### [STATED PROBLEM]
Switch "mustache" to "beard" in the records, starting at the line that contains "At what distance from the man's" and ending at the line that contains "212 centimetres". Reproduce only those lines, with everything else unchanged.

--- begin LISTING ---

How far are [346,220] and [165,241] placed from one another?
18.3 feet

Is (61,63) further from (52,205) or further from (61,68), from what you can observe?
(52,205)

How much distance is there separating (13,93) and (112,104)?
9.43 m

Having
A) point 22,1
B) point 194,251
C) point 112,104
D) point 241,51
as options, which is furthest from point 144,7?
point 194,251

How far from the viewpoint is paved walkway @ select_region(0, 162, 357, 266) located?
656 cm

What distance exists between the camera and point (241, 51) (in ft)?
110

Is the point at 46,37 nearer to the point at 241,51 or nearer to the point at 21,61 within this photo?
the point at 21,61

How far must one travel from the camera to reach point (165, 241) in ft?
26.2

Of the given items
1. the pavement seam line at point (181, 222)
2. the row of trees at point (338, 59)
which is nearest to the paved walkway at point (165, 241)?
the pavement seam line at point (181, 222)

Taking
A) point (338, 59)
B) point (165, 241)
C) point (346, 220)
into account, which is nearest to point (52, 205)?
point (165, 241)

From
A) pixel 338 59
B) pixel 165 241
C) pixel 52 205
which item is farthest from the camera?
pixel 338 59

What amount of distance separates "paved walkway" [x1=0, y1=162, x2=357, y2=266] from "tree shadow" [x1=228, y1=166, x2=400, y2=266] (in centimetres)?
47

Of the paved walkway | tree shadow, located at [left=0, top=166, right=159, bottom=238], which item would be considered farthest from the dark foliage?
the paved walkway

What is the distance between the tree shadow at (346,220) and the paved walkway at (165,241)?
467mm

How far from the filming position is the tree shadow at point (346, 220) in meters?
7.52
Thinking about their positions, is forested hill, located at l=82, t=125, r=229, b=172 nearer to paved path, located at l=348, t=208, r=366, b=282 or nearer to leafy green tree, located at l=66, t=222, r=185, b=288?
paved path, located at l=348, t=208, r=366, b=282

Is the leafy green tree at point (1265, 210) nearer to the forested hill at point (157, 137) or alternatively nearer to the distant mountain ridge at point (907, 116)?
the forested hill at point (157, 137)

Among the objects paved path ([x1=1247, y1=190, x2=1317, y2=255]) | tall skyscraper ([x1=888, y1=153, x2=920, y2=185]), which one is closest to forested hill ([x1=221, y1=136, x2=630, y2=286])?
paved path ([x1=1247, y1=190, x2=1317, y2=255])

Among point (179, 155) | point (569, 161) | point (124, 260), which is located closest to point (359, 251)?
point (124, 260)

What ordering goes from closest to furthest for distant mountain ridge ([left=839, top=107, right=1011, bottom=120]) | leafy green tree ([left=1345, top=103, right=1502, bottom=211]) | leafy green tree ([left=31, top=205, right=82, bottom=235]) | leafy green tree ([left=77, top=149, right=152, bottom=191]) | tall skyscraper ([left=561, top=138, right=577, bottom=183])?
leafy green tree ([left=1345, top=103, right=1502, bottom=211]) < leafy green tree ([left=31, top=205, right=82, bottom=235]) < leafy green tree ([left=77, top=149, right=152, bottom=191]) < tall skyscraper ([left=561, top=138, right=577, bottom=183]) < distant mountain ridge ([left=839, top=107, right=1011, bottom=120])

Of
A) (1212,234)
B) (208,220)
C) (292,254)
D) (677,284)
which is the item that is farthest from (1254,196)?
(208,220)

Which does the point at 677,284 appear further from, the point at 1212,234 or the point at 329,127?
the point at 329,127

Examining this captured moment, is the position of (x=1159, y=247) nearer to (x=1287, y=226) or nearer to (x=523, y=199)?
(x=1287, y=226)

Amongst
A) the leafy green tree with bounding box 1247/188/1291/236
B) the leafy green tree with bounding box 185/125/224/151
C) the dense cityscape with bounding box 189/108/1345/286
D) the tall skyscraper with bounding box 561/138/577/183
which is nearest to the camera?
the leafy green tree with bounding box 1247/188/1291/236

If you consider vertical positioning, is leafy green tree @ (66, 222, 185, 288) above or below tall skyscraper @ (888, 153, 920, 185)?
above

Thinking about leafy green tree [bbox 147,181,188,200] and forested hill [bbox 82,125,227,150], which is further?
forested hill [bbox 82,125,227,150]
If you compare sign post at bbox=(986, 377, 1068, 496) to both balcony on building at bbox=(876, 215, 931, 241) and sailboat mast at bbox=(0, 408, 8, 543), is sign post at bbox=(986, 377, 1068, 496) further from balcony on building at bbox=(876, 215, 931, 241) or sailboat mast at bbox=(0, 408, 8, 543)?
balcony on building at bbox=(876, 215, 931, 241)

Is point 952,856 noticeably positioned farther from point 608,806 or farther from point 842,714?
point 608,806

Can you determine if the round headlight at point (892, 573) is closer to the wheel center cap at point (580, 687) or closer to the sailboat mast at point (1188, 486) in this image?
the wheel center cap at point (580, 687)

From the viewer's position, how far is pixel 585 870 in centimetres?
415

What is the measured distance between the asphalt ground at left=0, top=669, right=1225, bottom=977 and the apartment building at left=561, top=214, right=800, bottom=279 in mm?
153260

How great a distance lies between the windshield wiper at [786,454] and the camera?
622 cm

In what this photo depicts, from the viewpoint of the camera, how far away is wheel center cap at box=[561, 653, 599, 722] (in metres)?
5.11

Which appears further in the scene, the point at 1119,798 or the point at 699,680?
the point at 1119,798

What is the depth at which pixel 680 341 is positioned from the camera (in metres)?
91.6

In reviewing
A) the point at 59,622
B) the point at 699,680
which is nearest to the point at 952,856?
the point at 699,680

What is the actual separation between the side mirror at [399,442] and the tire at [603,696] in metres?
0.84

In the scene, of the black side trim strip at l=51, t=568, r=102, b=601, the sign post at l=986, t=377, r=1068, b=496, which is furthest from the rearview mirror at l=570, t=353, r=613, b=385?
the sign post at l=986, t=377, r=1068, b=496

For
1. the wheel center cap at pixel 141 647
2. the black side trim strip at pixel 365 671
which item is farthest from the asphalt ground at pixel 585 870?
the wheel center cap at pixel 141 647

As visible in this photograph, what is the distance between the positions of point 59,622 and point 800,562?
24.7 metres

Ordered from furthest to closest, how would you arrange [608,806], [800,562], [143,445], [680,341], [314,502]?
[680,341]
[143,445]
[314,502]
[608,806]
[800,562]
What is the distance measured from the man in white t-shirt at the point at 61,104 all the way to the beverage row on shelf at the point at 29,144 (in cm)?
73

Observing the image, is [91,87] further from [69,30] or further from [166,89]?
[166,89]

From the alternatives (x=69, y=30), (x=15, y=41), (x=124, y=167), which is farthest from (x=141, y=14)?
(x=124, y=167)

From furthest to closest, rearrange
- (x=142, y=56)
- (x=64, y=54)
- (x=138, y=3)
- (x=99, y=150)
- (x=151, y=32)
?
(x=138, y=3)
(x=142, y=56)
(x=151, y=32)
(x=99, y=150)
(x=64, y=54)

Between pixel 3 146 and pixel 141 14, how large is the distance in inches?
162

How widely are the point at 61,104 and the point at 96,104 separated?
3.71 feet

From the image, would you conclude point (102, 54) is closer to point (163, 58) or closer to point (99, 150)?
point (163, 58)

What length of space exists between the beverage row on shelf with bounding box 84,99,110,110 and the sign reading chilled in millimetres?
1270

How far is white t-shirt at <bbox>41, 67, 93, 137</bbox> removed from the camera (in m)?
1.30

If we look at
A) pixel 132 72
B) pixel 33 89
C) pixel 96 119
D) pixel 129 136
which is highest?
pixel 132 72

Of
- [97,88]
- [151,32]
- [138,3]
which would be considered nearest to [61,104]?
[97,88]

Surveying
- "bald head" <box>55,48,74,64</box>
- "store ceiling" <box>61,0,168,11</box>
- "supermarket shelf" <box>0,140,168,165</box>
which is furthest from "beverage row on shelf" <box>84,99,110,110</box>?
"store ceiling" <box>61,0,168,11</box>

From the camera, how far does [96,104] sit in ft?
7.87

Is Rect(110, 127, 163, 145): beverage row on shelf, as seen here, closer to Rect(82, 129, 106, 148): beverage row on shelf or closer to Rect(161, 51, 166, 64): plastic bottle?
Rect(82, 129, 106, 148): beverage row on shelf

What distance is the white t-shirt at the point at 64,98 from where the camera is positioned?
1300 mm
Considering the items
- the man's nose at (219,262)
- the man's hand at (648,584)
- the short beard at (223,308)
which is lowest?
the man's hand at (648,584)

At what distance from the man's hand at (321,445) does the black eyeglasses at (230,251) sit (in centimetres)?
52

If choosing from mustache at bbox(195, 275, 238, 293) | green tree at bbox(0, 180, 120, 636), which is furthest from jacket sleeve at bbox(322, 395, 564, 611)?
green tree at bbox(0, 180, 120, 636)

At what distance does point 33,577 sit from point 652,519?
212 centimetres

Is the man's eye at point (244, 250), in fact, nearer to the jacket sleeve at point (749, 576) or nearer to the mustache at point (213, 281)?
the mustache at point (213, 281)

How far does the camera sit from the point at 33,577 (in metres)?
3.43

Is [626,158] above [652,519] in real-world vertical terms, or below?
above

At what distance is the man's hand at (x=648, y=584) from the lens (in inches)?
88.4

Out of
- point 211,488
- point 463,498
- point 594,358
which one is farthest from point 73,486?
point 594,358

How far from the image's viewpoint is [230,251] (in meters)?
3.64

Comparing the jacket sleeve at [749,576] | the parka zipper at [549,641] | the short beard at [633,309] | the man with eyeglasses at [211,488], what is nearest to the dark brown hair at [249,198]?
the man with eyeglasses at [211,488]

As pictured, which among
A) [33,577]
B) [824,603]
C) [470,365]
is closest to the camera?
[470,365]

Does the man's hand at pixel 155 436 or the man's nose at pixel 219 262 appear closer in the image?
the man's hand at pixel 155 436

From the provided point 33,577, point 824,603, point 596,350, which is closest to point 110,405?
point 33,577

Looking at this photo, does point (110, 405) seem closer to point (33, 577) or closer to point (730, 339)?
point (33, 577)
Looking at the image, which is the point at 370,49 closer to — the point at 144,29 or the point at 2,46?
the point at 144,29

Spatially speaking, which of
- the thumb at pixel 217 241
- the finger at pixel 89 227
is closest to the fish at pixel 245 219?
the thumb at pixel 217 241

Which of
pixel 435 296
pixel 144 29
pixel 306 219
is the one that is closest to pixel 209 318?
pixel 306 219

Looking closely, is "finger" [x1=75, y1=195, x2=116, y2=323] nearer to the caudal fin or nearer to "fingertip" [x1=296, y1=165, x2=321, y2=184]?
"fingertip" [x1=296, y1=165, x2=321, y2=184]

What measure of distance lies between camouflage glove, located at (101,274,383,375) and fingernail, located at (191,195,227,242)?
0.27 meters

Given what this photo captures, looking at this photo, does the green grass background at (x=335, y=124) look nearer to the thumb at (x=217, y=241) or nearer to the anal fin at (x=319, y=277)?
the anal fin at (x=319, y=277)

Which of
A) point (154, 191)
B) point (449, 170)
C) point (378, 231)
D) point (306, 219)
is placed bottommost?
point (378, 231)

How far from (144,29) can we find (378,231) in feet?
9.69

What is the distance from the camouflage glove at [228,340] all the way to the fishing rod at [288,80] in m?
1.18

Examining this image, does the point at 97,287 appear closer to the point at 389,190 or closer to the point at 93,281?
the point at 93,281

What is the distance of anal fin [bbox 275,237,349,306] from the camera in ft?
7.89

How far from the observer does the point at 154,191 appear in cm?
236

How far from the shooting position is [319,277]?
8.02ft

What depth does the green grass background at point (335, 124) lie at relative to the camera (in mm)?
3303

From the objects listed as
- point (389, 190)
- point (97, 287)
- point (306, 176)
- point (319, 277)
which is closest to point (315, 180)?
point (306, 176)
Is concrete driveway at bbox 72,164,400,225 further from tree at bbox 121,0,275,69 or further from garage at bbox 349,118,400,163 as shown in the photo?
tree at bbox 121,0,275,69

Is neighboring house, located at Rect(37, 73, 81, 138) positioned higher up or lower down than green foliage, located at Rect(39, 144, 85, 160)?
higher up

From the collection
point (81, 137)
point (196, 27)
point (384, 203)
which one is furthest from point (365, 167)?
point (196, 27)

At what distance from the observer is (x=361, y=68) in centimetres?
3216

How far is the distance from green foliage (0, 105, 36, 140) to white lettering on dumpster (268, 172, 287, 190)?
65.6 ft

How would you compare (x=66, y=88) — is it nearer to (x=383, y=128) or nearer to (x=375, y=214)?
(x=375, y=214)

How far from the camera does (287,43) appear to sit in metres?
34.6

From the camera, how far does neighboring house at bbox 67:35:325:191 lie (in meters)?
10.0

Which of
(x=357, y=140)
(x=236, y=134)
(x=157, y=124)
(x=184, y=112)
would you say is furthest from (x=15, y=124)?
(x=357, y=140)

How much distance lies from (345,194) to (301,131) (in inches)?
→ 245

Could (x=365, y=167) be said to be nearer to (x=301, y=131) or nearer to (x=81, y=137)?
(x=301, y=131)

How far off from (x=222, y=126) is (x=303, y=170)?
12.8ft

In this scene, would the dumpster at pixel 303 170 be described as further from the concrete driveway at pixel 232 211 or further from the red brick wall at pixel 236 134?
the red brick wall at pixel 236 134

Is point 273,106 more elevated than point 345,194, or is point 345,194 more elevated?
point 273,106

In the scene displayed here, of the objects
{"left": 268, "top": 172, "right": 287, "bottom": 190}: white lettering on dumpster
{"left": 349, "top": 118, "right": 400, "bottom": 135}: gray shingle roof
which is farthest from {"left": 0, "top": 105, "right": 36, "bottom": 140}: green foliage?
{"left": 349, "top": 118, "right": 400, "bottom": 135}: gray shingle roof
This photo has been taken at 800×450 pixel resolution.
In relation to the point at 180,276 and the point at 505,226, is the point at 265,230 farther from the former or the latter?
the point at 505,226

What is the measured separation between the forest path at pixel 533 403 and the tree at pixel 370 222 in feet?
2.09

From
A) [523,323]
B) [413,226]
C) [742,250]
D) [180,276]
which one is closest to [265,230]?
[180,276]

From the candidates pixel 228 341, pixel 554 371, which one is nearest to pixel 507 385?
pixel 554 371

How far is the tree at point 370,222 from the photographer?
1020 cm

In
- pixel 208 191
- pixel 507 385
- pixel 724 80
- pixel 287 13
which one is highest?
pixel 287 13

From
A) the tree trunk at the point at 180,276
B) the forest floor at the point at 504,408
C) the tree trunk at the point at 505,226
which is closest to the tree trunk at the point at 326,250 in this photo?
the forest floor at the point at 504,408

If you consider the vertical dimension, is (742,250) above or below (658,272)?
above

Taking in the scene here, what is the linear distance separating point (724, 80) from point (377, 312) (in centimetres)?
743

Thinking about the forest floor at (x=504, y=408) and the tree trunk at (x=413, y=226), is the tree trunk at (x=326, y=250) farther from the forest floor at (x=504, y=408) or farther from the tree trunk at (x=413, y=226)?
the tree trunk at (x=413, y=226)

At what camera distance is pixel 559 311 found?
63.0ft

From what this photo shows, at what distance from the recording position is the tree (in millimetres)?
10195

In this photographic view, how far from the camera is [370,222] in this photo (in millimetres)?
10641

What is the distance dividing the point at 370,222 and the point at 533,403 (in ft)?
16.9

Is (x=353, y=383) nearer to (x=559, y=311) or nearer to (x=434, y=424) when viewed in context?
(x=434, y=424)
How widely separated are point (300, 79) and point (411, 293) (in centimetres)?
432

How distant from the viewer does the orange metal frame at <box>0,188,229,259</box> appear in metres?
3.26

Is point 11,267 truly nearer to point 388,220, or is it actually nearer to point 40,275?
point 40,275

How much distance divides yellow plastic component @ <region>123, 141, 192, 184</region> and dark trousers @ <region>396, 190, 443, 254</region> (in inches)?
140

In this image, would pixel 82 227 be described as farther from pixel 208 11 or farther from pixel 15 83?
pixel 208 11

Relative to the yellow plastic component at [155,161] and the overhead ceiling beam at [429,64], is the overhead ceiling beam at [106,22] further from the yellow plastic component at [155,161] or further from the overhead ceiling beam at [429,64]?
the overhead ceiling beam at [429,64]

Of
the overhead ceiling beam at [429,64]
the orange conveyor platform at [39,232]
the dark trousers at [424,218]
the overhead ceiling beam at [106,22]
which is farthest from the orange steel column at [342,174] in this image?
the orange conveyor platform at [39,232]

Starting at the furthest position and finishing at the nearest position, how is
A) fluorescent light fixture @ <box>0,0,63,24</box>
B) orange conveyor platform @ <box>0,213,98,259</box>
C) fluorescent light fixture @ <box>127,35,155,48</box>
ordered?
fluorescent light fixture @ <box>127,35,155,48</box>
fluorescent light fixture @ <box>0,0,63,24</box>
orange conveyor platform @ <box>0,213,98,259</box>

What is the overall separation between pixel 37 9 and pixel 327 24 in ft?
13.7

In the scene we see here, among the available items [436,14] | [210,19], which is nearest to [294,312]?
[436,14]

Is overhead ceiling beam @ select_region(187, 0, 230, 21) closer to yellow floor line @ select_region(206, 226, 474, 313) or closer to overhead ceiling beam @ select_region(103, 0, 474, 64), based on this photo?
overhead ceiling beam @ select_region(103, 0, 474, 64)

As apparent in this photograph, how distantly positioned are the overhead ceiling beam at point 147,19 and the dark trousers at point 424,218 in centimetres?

--- end LISTING ---

### [WRITTEN SOLUTION]
At what distance from the man's hand at (321,445) does the black eyeglasses at (230,251) sit (in centimetres)?
52

If choosing from beard at bbox(195, 275, 238, 293) | green tree at bbox(0, 180, 120, 636), which is furthest from jacket sleeve at bbox(322, 395, 564, 611)?
green tree at bbox(0, 180, 120, 636)

At what distance does point 33,577 sit from point 652,519?
212 centimetres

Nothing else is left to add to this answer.